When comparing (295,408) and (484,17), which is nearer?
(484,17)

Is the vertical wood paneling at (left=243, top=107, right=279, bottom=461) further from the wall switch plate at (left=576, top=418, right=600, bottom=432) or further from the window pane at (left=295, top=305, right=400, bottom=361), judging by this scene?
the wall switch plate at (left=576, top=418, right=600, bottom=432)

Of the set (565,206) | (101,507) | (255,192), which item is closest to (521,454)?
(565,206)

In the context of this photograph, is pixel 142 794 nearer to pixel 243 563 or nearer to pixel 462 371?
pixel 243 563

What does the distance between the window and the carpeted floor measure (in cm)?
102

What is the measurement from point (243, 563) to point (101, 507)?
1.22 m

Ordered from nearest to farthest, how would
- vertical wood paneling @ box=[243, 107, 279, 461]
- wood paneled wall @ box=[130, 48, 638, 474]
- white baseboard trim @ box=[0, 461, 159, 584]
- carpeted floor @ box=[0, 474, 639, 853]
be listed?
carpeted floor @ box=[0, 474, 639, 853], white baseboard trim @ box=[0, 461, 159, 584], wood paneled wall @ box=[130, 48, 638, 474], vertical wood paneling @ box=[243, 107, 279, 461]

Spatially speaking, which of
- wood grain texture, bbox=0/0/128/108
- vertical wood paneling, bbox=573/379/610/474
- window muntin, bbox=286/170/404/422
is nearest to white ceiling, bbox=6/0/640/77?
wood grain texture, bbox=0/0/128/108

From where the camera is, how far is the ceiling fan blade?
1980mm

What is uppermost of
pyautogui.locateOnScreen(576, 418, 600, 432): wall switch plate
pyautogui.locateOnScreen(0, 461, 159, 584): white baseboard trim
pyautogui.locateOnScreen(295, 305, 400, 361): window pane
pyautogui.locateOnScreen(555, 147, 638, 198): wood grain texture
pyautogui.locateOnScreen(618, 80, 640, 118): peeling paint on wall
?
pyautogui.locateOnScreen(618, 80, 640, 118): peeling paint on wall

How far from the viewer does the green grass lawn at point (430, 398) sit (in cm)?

+===+

Instructions to follow:
Render the entries from the line with "What is the" to the line with "carpeted floor @ box=[0, 474, 639, 853], white" as a Markdown table with the columns Row and Line, skipping blank lines.

Answer to this problem:
| Row | Line |
|---|---|
| 1 | What is the measurement from point (243, 563) to point (101, 507)? |
| 2 | 1.22 m |
| 3 | Ordered from nearest to farthest, how would |
| 4 | - vertical wood paneling @ box=[243, 107, 279, 461] |
| 5 | - wood paneled wall @ box=[130, 48, 638, 474] |
| 6 | - white baseboard trim @ box=[0, 461, 159, 584] |
| 7 | - carpeted floor @ box=[0, 474, 639, 853] |
| 8 | be listed? |
| 9 | carpeted floor @ box=[0, 474, 639, 853], white baseboard trim @ box=[0, 461, 159, 584], wood paneled wall @ box=[130, 48, 638, 474], vertical wood paneling @ box=[243, 107, 279, 461] |